[TEXT]

+++

Unknown gunman disrupts ceremony for slain Dink

ISTANBUL (AFP) – An unidentified gunman fired a shot into the air outside an Armenian church in Istanbul yesterday shortly after a ceremony for a slain Turkish-Armenian journalist, a church official said. The gunman and another person fled on foot from the courtyard of the church in Kumkapi district where a ceremony had been held for the murdered Hrant Dink, the official told journalists. “We chased them down the street but were unable to catch them,” he said. The ceremony at the church on the European side of Istanbul was to mark the 40th day since Dink, the 52-year-old ethnic Armenian editor of the bilingual Agos weekly, was shot dead outside his office.

UN prosecutor asks German leader for help pressing Serbia

BERLIN (AFP) – Carla Del Ponte, chief prosecutor of the UN war crimes court, has asked Chancellor Angela Merkel to press Serbia over war crimes suspects Ratko Mladic and Radovan Karadzic, a German magazine has reported. Del Ponte told the new edition of Focus magazine appearing today that she had written to Merkel about the matter. She had asked that Germany, as president of the European Union, made sure the bloc did not resume talks with Belgrade about closer ties until the suspects were arrested and handed over, she said. “It is the task of the EU to keep up the pressure. The suspension of talks with Serbia toward accession must not be lifted until Mladic, Karadzic and other suspects are in The Hague,” she said.

+++

[EXERCISES]
**1)** From the news briefs, return word for word the passage from "Unknown gunman disrupts" to "outside his office.".
**2)** According to the news briefs, which German magazine reported that Carla Del Ponte had written to Angela Merkel?

[DATA PROVIDED]

+++

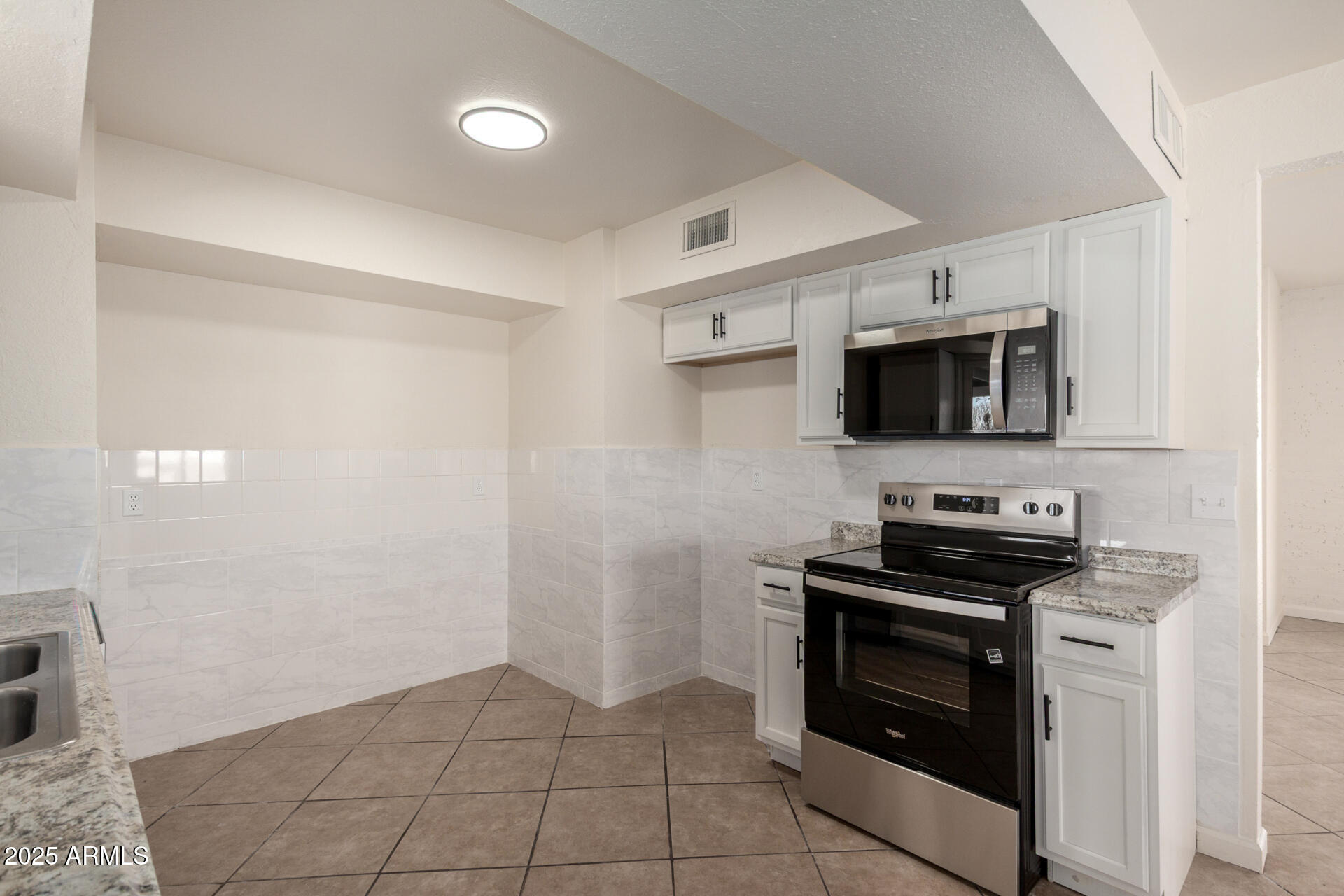 3613 East White Tail Road Pearce, AZ 85625 - Photo 13 of 39 a kitchen with stainless steel appliances a stove microwave and sink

+++

[RESULTS]
**1)**
Unknown gunman disrupts ceremony for slain Dink

ISTANBUL (AFP) – An unidentified gunman fired a shot into the air outside an Armenian church in Istanbul yesterday shortly after a ceremony for a slain Turkish-Armenian journalist, a church official said. The gunman and another person fled on foot from the courtyard of the church in Kumkapi district where a ceremony had been held for the murdered Hrant Dink, the official told journalists. “We chased them down the street but were unable to catch them,” he said. The ceremony at the church on the European side of Istanbul was to mark the 40th day since Dink, the 52-year-old ethnic Armenian editor of the bilingual Agos weekly, was shot dead outside his office.

**2)** Focus magazine